Embracing Diversity: Immigration & Refugee Issues
Notre Dame of Maryland University's Mission includes building inclusive communities, engaging in service to others, and promoting social responsibility. As part of that effort, NDMU presents “Embracing Diversity: Immigration & Refugee Issues” featuring Donald Kerwin, the Executive Director of the Center for Migration Studies of New York.
Notre Dame of Maryland University (NDMU) presents “Embracing Diversity: Immigration & Refugee Issues” featuring Donald Kerwin, the Executive Director of the Center for Migration Studies of New York.
“Immigration, issues around immigration and the impact it has on the individual are important topics for our community to present and to discuss,” says Kelly Hoover, associate vice president for student life and dean of students. “We hope Mr. Kerwin’s presentation will educate the community about the problems immigrants and refugees face and will offer collaborative ways to help those populations who are experiencing intense discrimination and hostility.”
The Center for Migration Studies of New York is a “think tank” and educational institute that studies international migration, the relationship between immigrants and their receiving communities, and the public policies that protect the rights of migrants, refugees, and newcomers. Mr. Kerwin will discuss topics related to migration and refugee protection, topics that are close to the NDMU community and because of the most recent action taken on the federal government level concerning the Deferred Action for Childhood Arrivals (DACA) program.
For NDMU students like Katherine Martínez, a sophomore English and Spanish double major, the recent news about DACA was affecting. “I was shocked by the number of students who expressed their desire to help, but had no idea what the program [DACA] was about or that it even existed,” she explains. In cases like this, Martínez values NDMU’s efforts at educating the community about these issues. “Notre Dame has acknowledged its immigrant community by incorporating various workshops on immigration and offering diverse resources—they’re not only for DACA students, but also for first-generation Americans and even undocumented students” she says.

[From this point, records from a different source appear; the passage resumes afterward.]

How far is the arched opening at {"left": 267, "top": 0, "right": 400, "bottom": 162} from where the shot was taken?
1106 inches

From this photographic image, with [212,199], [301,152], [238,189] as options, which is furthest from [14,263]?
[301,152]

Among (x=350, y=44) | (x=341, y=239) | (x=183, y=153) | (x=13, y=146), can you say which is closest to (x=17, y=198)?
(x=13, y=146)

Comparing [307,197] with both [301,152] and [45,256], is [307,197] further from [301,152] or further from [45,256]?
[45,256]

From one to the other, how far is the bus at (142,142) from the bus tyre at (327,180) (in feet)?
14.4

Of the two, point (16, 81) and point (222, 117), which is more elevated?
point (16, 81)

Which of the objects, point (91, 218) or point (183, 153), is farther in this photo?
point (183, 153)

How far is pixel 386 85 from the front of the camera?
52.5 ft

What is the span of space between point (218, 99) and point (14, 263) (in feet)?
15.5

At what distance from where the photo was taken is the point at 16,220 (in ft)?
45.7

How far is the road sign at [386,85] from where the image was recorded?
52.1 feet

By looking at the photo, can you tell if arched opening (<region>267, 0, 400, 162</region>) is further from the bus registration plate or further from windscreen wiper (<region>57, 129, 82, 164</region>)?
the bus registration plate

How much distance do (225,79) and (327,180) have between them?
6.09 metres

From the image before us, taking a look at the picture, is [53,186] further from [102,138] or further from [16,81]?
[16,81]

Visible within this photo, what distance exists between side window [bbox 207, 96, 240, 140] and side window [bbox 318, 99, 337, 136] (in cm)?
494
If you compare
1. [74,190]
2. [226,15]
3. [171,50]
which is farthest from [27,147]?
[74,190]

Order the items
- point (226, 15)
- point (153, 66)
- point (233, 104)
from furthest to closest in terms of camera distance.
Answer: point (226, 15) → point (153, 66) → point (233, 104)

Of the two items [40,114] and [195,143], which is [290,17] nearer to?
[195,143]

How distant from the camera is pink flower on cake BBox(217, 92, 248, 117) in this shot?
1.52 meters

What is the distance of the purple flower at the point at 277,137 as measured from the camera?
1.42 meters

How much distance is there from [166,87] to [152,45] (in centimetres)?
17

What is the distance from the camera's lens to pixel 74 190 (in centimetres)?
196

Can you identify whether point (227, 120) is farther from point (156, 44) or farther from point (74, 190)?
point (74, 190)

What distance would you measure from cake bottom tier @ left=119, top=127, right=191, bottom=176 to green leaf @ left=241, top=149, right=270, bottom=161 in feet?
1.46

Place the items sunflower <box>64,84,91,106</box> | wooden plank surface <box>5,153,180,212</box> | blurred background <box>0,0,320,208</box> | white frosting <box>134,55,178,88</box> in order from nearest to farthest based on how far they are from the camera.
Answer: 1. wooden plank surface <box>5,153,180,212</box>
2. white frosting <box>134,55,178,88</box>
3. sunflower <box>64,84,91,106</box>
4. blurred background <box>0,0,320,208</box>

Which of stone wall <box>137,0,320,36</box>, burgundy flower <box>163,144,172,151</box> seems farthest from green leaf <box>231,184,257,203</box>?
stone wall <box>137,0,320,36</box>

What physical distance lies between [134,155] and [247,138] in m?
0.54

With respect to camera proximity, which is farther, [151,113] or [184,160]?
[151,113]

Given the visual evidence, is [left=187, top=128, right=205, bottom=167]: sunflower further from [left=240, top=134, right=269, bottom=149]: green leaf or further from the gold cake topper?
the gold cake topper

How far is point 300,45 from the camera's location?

As an institution with a goal to build inclusive communities, engage in service to others, and promote social responsibility, Notre Dame advocates for immigrant and refugee students who are affected by these decisions. This is evident not only in official messages from President Yam, but also in the work of other students and staff members in the community.
For instance, Lindsey Webb, a senior business major, believes that student leaders like herself can be a voice for Dreamers, immigrants, and refugee students in the community. “One of the ways is to be an advocate for the Dream Act by contacting respective Congress representatives. I’d like to emphasize that on top of activism, it is important for student leaders to make Dreamers, immigrants, and refugee students feel that they are safe with us and welcomed in our Notre Dame community,” Webb expresses.
Mary Fitzgerald, SSND, a faculty professor in the School of Education, addresses issues related to immigrant and refugee students in the education classes she teaches. “My students are deeply concerned about their children and care deeply,” she explains. “It is critical that we, as educators, use the muscle we have to do something.”
But for those who are not sure where to begin, going to the event could be a first step. “In order to educate others, we must first immerse ourselves in the topic,” Martínez notes. Dr. Brandy Garlic, the Associate Dean for Inclusion and Community Standard encourages everyone to attend. “It’s important to learn what is going on in society right now, who is affected by the decisions that have been made, and most importantly, what we can do to help. Embracing diversity is not just a charge for few—it should be a goal for all,” she says.